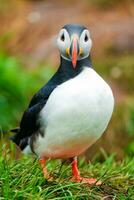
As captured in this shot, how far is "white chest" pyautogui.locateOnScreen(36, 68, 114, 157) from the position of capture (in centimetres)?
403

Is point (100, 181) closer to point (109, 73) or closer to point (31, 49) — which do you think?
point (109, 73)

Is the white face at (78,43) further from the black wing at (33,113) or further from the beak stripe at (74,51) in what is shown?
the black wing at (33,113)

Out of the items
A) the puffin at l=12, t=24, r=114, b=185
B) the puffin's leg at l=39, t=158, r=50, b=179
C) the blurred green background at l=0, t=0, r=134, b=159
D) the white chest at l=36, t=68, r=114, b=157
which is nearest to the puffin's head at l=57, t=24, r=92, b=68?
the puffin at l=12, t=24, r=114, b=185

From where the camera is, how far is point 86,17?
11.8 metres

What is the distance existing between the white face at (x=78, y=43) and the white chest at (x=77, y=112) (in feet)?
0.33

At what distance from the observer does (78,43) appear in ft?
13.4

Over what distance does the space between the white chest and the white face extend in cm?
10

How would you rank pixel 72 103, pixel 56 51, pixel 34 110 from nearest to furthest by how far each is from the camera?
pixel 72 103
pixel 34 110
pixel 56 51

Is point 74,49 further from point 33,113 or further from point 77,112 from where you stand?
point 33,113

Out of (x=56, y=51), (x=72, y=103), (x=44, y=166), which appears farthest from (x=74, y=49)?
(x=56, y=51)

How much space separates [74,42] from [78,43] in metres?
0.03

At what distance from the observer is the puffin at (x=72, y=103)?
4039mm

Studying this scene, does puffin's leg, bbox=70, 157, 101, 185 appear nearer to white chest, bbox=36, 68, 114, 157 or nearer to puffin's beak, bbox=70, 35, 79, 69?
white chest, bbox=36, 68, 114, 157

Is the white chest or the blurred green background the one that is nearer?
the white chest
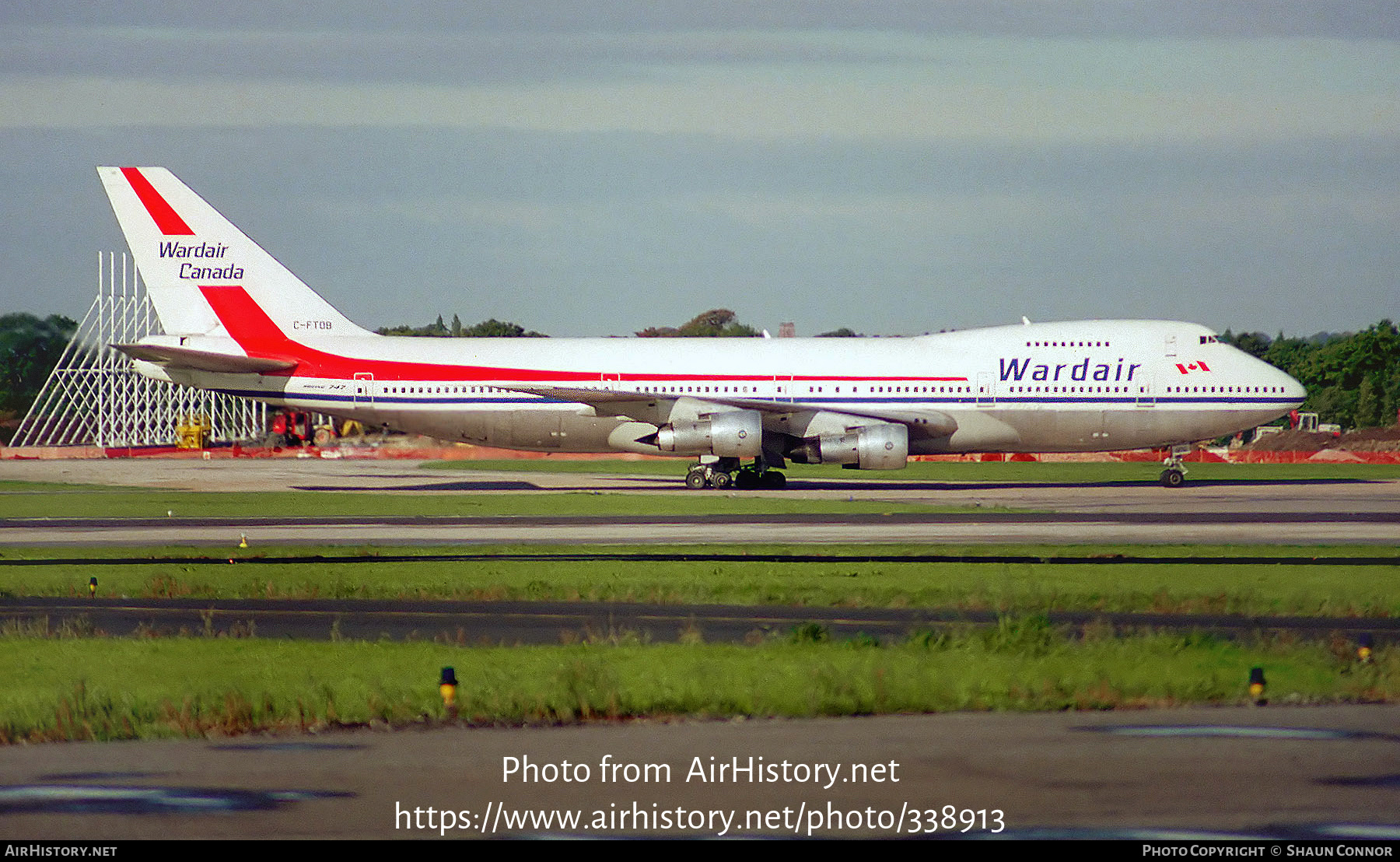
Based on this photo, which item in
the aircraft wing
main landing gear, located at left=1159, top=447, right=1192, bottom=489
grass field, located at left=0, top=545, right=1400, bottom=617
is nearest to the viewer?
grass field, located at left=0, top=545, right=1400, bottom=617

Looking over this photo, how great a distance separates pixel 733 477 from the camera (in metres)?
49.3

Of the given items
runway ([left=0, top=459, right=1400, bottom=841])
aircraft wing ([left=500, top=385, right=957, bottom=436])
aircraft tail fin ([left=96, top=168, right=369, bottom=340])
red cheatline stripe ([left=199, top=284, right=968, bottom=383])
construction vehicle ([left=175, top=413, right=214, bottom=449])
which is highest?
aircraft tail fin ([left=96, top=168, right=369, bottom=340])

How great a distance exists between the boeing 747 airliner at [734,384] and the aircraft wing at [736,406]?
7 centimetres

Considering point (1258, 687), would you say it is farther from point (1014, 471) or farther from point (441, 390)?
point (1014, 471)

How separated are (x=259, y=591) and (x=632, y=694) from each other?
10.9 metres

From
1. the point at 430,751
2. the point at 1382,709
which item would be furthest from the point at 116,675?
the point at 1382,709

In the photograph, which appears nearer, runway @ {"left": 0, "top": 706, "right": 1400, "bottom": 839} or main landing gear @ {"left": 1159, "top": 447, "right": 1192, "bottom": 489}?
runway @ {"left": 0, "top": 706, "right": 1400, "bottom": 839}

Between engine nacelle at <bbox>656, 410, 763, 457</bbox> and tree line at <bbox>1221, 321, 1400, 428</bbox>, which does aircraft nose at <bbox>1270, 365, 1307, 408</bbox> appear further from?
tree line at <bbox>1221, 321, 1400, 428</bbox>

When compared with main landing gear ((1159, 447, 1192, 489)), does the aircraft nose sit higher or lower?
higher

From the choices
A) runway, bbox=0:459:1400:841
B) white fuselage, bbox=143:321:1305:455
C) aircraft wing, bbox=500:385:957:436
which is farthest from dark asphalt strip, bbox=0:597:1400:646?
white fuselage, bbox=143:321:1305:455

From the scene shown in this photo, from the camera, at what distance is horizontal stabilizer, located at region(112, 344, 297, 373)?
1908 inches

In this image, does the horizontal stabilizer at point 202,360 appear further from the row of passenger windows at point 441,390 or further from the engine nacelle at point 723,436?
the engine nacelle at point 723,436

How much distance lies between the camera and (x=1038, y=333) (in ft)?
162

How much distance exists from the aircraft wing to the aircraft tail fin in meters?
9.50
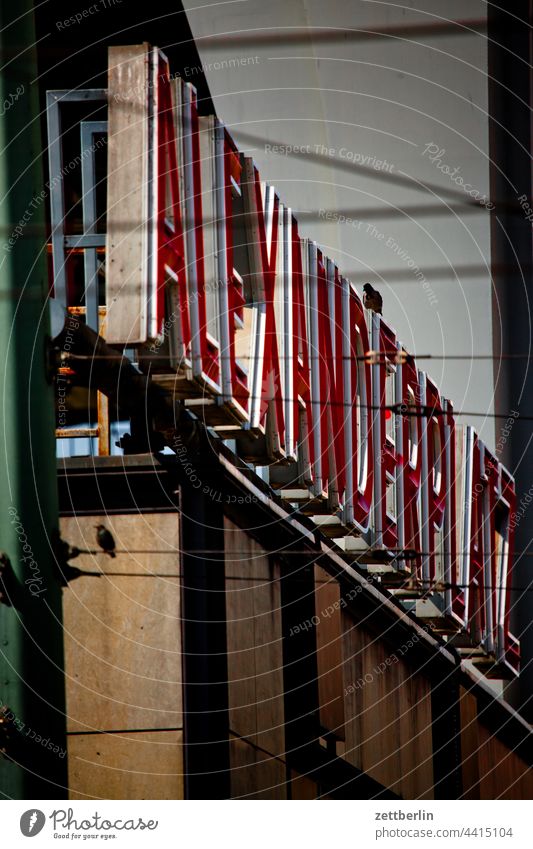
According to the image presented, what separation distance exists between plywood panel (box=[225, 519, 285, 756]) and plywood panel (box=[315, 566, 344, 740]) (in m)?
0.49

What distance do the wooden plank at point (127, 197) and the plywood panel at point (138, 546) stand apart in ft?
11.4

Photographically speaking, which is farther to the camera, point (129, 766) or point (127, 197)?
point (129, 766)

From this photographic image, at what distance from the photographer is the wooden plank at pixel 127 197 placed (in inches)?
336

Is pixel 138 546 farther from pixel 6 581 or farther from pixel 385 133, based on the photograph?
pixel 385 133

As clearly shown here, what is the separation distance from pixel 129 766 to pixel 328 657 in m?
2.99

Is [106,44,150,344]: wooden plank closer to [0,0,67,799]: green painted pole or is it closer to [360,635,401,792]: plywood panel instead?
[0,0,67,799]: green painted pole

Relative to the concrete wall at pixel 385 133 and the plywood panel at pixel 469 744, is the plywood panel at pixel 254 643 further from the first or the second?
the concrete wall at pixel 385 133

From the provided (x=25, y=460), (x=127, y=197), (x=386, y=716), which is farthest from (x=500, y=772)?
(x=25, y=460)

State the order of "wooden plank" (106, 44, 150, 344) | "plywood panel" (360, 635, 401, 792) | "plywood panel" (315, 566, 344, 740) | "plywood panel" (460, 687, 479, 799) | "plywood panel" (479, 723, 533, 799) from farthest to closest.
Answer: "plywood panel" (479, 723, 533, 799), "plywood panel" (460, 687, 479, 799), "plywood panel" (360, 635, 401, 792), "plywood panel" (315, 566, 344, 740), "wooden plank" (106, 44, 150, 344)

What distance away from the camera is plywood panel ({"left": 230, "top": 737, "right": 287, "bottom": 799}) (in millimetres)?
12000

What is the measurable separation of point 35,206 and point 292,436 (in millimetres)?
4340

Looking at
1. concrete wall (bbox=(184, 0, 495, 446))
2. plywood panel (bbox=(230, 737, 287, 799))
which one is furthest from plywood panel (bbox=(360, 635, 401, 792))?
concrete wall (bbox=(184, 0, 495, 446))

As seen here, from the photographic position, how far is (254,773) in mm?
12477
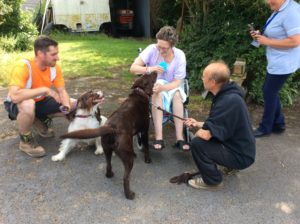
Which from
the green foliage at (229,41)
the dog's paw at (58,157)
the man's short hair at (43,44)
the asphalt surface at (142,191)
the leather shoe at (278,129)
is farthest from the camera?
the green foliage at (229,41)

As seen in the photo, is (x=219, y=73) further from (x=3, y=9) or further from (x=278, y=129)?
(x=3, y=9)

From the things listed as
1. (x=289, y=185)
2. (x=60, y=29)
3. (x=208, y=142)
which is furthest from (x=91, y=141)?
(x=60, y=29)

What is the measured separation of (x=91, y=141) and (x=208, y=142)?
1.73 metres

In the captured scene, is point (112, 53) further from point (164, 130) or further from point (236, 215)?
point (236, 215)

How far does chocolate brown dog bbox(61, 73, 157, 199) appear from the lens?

★ ★ ★ ★

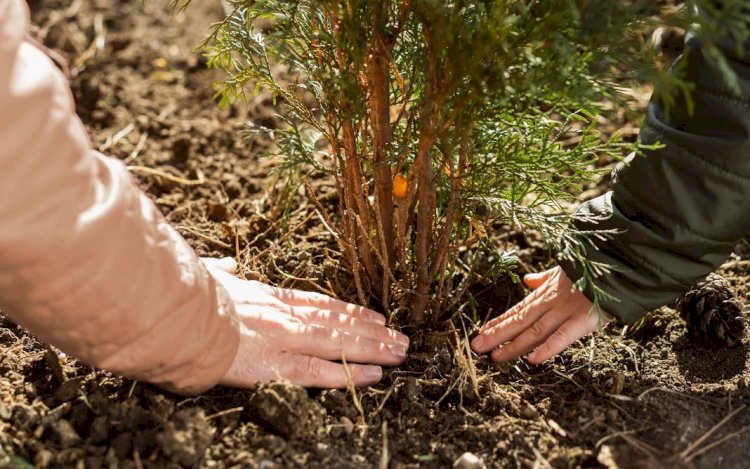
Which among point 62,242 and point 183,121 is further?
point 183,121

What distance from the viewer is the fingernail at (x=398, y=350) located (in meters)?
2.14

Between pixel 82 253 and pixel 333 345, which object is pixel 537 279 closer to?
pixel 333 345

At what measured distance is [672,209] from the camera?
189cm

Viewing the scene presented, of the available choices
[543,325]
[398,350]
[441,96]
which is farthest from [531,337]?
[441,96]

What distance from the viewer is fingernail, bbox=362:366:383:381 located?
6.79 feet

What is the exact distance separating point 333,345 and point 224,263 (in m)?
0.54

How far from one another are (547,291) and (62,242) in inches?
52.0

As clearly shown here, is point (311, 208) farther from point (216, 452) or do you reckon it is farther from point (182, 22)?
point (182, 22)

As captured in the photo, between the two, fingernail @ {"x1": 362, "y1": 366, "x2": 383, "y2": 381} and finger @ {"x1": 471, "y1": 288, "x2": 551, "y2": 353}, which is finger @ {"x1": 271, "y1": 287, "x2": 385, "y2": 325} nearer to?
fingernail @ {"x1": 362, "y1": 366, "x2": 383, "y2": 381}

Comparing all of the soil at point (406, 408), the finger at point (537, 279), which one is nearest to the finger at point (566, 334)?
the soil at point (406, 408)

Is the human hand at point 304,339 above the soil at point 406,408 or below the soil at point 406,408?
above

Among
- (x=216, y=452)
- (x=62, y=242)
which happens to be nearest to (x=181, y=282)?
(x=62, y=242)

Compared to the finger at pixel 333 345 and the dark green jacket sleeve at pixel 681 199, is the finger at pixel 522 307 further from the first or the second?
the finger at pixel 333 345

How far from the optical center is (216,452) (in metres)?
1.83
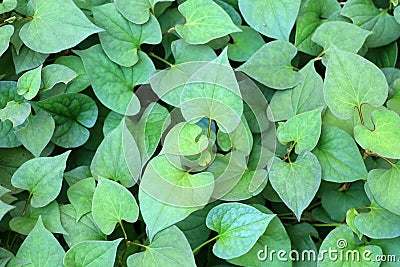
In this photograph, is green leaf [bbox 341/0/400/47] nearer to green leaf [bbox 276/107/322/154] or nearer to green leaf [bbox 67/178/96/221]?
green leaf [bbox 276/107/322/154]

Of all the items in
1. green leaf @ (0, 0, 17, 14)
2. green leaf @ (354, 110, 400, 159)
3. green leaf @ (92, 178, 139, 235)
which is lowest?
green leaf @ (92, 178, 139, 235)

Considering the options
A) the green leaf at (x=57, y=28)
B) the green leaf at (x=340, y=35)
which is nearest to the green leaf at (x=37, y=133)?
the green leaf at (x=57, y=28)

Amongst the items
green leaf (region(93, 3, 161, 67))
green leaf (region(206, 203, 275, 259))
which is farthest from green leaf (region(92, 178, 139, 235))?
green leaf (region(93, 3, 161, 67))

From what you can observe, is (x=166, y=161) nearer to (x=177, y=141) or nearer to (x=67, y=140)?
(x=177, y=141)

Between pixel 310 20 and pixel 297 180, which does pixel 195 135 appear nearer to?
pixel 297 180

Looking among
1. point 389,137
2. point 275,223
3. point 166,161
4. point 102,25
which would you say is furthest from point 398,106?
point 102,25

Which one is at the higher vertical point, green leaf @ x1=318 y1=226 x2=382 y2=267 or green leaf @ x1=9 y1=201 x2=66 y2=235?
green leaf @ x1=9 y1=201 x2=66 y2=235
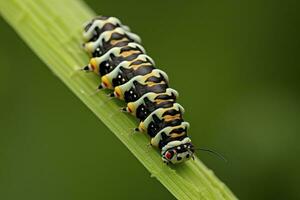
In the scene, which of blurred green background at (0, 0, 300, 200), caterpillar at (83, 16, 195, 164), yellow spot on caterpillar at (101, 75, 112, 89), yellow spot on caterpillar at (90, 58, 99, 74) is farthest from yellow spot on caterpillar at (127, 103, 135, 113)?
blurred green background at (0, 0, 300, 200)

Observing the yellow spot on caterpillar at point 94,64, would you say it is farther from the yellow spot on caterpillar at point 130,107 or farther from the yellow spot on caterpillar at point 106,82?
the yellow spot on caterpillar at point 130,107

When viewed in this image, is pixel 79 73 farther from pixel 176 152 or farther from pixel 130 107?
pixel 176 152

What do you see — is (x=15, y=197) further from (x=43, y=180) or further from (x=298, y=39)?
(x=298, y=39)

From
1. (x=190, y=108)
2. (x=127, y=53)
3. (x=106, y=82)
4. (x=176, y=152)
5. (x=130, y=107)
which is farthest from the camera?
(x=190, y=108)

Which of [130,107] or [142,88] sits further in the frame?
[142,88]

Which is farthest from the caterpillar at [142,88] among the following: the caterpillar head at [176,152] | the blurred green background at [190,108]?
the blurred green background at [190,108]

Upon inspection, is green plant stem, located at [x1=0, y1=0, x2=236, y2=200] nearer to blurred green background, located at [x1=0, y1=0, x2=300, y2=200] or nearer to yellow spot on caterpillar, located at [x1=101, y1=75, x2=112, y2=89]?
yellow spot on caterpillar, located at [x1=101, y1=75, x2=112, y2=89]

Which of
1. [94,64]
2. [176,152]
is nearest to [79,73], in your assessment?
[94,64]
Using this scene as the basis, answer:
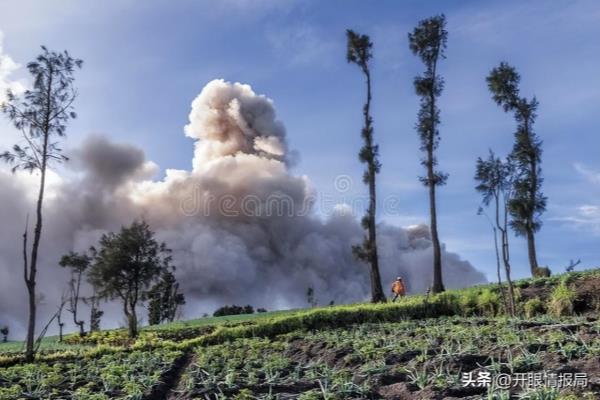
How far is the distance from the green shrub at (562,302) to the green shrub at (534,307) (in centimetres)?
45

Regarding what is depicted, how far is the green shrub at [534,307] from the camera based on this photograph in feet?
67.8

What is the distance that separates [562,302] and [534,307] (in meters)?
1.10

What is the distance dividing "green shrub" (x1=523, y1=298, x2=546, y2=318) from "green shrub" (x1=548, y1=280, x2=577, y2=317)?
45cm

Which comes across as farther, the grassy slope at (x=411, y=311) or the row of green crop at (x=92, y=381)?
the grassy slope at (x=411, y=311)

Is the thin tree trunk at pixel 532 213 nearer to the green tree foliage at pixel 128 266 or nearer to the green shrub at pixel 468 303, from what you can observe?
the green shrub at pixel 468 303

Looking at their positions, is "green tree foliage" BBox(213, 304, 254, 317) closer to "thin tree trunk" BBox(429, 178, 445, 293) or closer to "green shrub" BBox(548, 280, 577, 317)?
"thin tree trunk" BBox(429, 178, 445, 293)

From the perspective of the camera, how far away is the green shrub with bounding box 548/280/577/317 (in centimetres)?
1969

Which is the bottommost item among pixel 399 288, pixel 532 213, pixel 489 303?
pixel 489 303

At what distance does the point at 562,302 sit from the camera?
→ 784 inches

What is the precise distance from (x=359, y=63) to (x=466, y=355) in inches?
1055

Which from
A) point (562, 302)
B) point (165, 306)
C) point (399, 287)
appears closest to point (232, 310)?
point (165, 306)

★ ★ ★ ★

**WHAT NEEDS TO BE DONE**
Identify each line in the entries above that contains the word "soil", and copy those lines out.

**WORKED ANSWER**
Comparing all of the soil at point (406, 408), the finger at point (537, 279), which one is nearest to the finger at point (566, 334)?
the soil at point (406, 408)
Is the human hand at point 304,339 above the soil at point 406,408 or below the soil at point 406,408?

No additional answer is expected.